His work stood on the grand stage of the 1980’s (and still today) on par with the hottest things going on in movie theaters or elsewhere. He found a new and compelling way to tell stories. I never tire of watching his greatest hits DVD. They are mini treasures from a time capsule that we can never return to in full, yet feel compelled to believe will rise again in some new way. We long for the feeling, the excitement, the anticipation, the belief that IT IS ALL HAPPENING NOW.

That was Michael Jackson’s gift.

He made now really, really, really damn fascinating.

Looking at his music videos, I’m just kind of blown away at the conviction of his performance. In what could have been horribly cheesy and failed attempts to wrap a story around a song, his dancing, his expression and his spirit, made them matter.

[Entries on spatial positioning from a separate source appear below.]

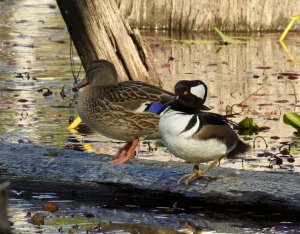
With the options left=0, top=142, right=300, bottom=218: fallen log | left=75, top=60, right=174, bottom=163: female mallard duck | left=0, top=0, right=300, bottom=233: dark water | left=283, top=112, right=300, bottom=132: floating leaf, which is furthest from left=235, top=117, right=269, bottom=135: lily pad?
left=0, top=142, right=300, bottom=218: fallen log

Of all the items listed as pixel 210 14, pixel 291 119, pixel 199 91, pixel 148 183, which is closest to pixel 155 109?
pixel 148 183

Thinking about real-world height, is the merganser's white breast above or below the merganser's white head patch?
below

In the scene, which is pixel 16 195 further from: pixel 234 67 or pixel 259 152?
pixel 234 67

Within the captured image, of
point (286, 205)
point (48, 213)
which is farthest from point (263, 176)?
point (48, 213)

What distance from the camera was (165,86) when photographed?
14477 mm

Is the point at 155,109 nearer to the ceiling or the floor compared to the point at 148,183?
nearer to the ceiling

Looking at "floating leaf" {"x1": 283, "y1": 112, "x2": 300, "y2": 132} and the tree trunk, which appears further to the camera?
the tree trunk

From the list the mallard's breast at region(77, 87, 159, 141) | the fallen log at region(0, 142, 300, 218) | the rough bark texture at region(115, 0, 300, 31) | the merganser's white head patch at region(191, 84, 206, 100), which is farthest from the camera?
the rough bark texture at region(115, 0, 300, 31)

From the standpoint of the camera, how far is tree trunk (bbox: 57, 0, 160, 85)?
11484 mm

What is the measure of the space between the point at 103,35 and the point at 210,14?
25.8 ft

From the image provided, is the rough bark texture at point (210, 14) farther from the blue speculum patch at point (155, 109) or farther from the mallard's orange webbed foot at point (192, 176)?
the mallard's orange webbed foot at point (192, 176)

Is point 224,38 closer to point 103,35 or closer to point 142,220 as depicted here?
point 103,35

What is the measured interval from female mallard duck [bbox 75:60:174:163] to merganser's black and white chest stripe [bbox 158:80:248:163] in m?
1.50

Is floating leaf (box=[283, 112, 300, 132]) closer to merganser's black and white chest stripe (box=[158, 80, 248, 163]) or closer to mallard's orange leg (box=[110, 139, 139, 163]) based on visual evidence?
mallard's orange leg (box=[110, 139, 139, 163])
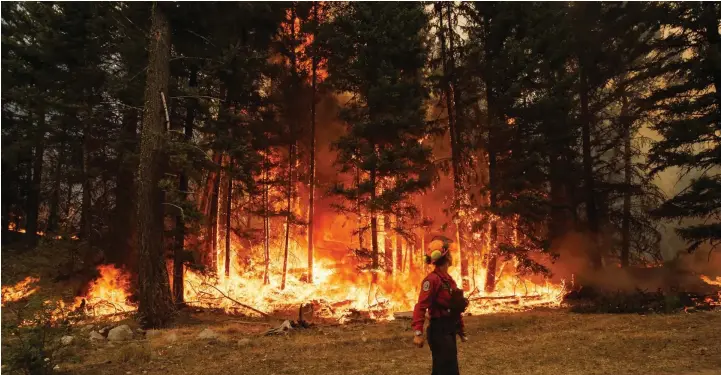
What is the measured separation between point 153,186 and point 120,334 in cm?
400

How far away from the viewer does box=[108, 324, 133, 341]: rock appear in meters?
10.9

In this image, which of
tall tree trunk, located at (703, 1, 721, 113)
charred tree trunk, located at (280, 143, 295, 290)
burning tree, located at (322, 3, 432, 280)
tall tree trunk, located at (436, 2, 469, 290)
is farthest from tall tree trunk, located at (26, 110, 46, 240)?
tall tree trunk, located at (703, 1, 721, 113)

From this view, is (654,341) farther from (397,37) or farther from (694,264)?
(694,264)

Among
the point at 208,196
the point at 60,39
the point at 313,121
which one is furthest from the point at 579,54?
the point at 60,39

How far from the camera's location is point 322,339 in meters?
10.9

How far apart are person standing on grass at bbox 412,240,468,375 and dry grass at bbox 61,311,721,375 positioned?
264cm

You see other artists try to imitate this formula. But it seems like an act. Like they want to do the Michael Jackson thing. They don’t have the same magic crazy that made Michael Jackson the solid gold standard.

He didn’t treat pop as pop. It was his art. And he was a genius. A genius and a king of pop.

I remember that Super Bowl Show he did. When he was at field level and then magically appeared at the top of the stadium. That was the stuff of legend. It was the rare Super Bowl halftime show that really seemed to matter. You had to pay attention. You knew whatever he touched was going to be iconic and memorable. It was watching an instant legend, but live.

I remember playing basketball, eight hours a day in the summer of 1991, listening to Black or White on repeat. We literally wore the tape out. But that song and spirit was the soundtrack of our marathon games. And looking back, the sound of an era. 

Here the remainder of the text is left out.